What I *would* like to see:
– Sufficient battery life for a full day/multiday (20-40 hour) outing
– Sufficient antenna strength to hold a signal under heavy tree cover (I’ve taken to using an external antenna with my Garmin because the baseline antenna will not hold a signal in the coastal redwoods or the Sierra evergreens.
– Preloaded topographic basemaps for all of North America (some of the high end units now have this)
– Trail navigation/routing similar to the automotive units (i.e. Be able to report the actual trail miles to the destination, do path routing assistance, make time estimates based on the elevation grade of the trail, etc)
– Assistance on finding the nearest water source, nearest campsites, nearest road/trail, nearest cell phone coverage area, warnings on likely problematic stream crossings, etc
(These are more of an issue with the backcountry maps raather than the GPS units themselves)
I bought a GPS unit primarily for geocaching. I don’t use it for navigating either, but the geocaching does help enhance my hiking experiences sometimes. It gives me a little bit of fun when I’m at a place that I have hiked many times before.
You never used a GPS to navigate, Tom? You must be the responsible hiker who always carries a paper topo, and probably doesn’t have a topo loaded onto his device.
I often navigate with a GPS – particularly when double-checking distance traveled vs total route to make sure I have plenty of time. And if I do have plenty of time I can always use the GPS to adapt my route on the fly.
GPS navigation with pre-loaded GPXs can be valuable to folks who want reassurance that they’re following the correct route. Breaking new trails through snow along existing trails is much easier with GPS, as is night hiking.
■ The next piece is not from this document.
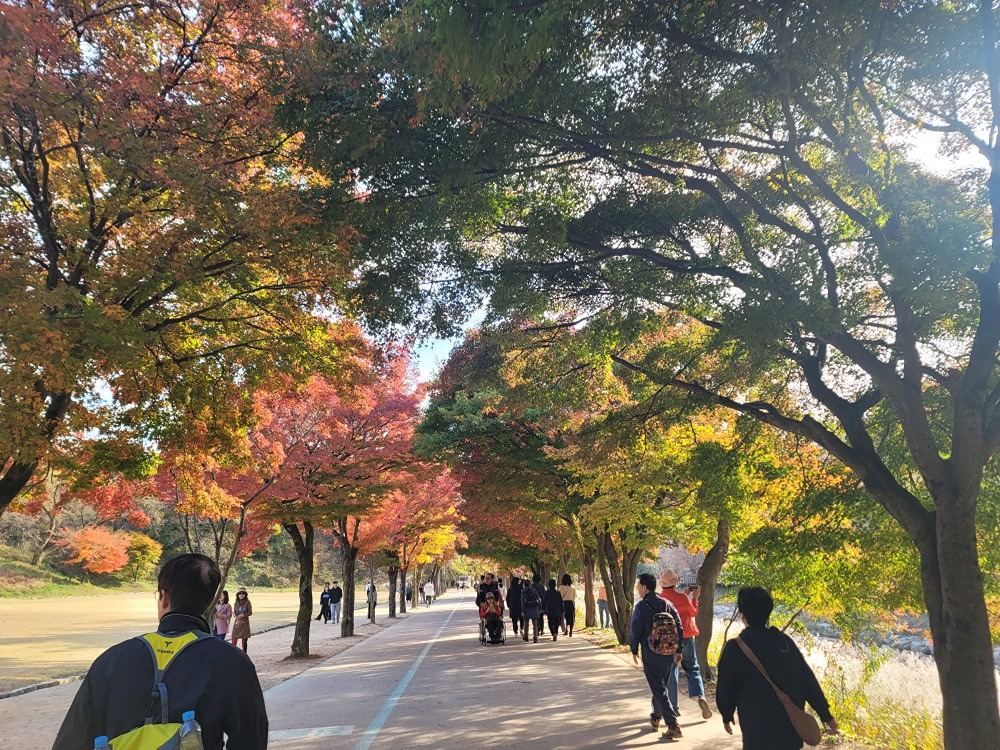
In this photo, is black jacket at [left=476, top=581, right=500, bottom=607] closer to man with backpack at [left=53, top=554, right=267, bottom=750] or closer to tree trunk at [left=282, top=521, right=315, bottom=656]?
tree trunk at [left=282, top=521, right=315, bottom=656]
I agree with you about in-car GPS degrading folks sense of direction though. And I worry that a bells-and-whistles packed hikers’ GPS might have the same effect, which is worse since not being aware of your surroundings in the wilderness is much worse than being misdirected on a network of roads.
Great post.
I bloody wished I had a GPS a couple of weeks ago. Instead I wandered blind in a literal cloud, eventually tenting right beside the mountain top trailhead where I had started.
The folks that drove me to the trailhead simply followed their preloaded GPS route walking 2hrs directly to their alpine hut. It worked perfectly.